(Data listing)
START

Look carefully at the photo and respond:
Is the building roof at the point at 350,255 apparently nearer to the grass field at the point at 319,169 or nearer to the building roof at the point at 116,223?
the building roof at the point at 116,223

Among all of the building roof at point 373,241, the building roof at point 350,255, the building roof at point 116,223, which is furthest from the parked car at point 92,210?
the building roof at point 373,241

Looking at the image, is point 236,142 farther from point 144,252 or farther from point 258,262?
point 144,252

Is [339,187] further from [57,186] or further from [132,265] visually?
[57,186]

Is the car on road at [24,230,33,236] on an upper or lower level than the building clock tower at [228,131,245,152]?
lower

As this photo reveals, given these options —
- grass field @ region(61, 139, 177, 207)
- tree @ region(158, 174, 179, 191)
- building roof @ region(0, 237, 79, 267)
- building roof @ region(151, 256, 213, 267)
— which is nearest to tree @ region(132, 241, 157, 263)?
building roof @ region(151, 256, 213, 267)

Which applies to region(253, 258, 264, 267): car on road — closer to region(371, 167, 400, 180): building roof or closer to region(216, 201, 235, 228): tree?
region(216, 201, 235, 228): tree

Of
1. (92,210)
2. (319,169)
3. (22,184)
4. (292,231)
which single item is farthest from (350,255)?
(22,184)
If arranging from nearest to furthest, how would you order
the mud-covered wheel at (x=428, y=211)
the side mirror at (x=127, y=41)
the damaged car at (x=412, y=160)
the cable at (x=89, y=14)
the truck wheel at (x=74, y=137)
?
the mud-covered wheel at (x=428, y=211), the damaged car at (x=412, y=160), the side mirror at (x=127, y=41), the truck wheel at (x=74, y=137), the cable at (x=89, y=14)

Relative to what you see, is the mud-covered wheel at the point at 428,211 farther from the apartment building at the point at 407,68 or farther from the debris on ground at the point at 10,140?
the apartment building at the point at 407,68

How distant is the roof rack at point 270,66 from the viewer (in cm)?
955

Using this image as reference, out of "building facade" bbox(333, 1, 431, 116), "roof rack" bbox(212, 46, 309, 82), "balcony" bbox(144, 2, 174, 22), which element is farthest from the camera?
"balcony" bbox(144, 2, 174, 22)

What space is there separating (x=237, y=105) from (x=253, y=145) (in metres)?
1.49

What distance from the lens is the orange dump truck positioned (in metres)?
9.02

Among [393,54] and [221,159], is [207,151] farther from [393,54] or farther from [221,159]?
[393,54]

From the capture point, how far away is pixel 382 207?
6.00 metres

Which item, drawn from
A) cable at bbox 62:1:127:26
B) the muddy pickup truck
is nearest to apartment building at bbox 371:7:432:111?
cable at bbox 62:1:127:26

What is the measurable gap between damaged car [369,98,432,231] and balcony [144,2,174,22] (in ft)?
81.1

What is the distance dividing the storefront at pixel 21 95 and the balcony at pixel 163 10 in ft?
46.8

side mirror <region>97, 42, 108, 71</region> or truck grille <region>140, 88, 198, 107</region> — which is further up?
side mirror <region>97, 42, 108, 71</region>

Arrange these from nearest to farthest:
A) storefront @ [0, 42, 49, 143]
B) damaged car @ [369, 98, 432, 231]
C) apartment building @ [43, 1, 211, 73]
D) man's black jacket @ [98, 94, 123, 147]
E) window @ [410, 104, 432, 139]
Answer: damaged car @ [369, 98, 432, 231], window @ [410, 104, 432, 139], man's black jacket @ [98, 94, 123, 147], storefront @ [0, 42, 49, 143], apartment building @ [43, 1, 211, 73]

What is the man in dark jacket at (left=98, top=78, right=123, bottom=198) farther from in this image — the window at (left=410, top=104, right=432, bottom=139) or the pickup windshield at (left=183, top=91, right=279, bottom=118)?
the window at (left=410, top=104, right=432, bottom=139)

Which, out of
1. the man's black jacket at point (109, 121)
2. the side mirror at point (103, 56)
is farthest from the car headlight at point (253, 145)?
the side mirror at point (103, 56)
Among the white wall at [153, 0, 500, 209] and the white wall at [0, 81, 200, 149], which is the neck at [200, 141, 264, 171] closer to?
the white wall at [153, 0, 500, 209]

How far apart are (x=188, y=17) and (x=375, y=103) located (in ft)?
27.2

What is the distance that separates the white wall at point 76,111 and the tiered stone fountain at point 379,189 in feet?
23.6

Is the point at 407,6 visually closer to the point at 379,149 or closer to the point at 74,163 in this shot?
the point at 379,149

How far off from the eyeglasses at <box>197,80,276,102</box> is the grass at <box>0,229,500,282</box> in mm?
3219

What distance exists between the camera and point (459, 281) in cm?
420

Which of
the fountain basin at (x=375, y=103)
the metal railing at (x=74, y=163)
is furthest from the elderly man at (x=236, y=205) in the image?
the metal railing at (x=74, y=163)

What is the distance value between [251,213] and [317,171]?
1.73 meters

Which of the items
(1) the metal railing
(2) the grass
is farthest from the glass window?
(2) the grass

END

Convert the entries from the line containing "Which of the items" through the end of the entries into a two-column CSV with the columns "prompt" and "answer", one row per entry. Enclose each field in quotation marks and replace any line breaks with spaces.

Reply |
prompt,answer
"Which of the items (1) the metal railing (2) the grass is farthest from the glass window?","(2) the grass"